▶ _Passage shown_:
____

Re: [DISCUSS] Thinking about Beam 3.x roadmap and release schedule

Ahmet Altay Wed, 29 Nov 2017 16:41:33 -0800

My wishlist for 2018 would be

- Python 3 support
- Python SDK to work with more runners. This is covered in portability in
general. I would like to see an enterprise grade Python SDK that can run on
a range of Beam runners.
- Related to the above item, full streaming support with Python SDK.
- Python SDK to catch-up on missing features. From larger APIs such as
State API to smaller things like setup/teardown support in DoFn.
- Interactive support, perhaps integrations with related projects like
Apache Zeppelin.



On Wed, Nov 29, 2017 at 5:19 AM, Ismaël Mejía <[email protected]> wrote:

> It is good to see so much enthusiasm about the future of Beam
> independently of the fact that we call it Beam 3 or no.
>
> I have some doubts about the idea of a release per month, Apache
> releases are designed to be slow-pace (via the 3-day voting process).
> It is just a question that we have in the same month some holiday
> period + some issues during the release that require two RCs and it
> will easily take two weeks (of course I understand the will to improve
> this considering our not so good statu quo of 6 weeks for the last two
> votes). My point is that a monthly release can bring a ton of extra
> work to validate every release, remember validating a release is not
> just running the unit tests.
>
> I want to add one idea to the wishlist for Beam in the future:
>
> - We need to improve Beam’s monitorability in a unified way even if
> this goes beyond the initial goals of the project because this is a
> big pain point for Beam adopters. We need things like system metrics
> and utilities to monitor what is going on with Beam pipelines in a
> runner-agnostic way.
>
> It would be nice to create JIRAs for the issues discussed in this
> thread (that don’t exist yet) with this we can follow them and
> categorize some sort of roadmap.
>
>
> On Wed, Nov 29, 2017 at 7:05 AM, Romain Manni-Bucau
> <[email protected]> wrote:
> > Ps: forgot another wish: make usable beam sql. Today you need to add a fn
> > before and after cause of that type breakage not consistent with the
> > pipeline API. It would be nice to support pojo (extracted from the select
> > fields or created from "views" like in jackson) bit not having to wrap
> the
> > sql usage in multiple UDF would make it powerful and ready to use.

____

▶ _Data excerpts_:
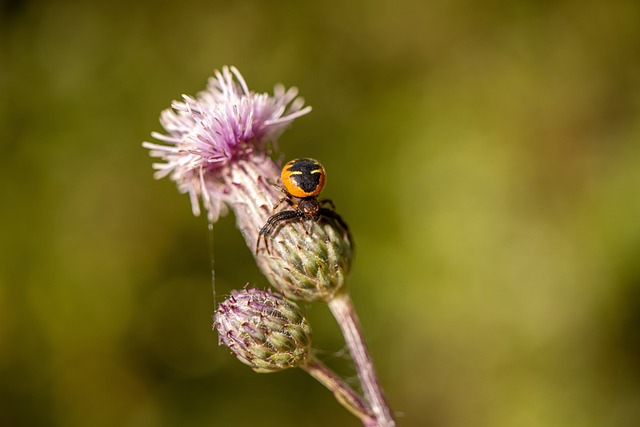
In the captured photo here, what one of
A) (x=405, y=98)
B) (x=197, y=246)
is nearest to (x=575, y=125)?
(x=405, y=98)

____

▶ _Requests_:
1. Please revise the Beam roadmap thread, starting at "Ahmet Altay Wed, 29" and ending at "of Beam runners.", and put "execution engines" in place of "runners".
2. Write more of the Beam roadmap thread, picking up after its last line.

▶ _Task-by-task outputs_:
1.
Ahmet Altay Wed, 29 Nov 2017 16:41:33 -0800

My wishlist for 2018 would be

- Python 3 support
- Python SDK to work with more execution engines. This is covered in portability in
general. I would like to see an enterprise grade Python SDK that can run on
a range of Beam execution engines.

2.
> >
> > Le 29 nov. 2017 07:01, "Romain Manni-Bucau" <[email protected]> a
> écrit
> > :
> >>
> >> My user wishes - whatever version, it is just a number after all ;):
> >>
> >> - make coder usage simpler and consistent (PCollection TypeDescriptor
> and
> >> Coder are duplicated in term of API)
> >> - have a beam api (split from the sdk and internals and impl)
> >> - have SDF supported by runners
> >> - have a SDFRunner allowing to simulate the SDF lifecycle manually (same
> >> for DoFn short term - see next point for the current issue)
> >> - ensure classloader usage is consistent, ie any proxy is created into
> the
> >> final artifact classloader (transform if custom, dofn/source/sdf
> otherwise)
> >> - have a test compatibility kit (TCK) for runner. It would be a jar any
> >> runner impl can import to run with surefire
> >> - make IO configuration reflection friendly (get rid of the autovalue
> >> pattern which is not industriablizable and allow pojo like classes or
> >> alternatively support reading the conf from properties)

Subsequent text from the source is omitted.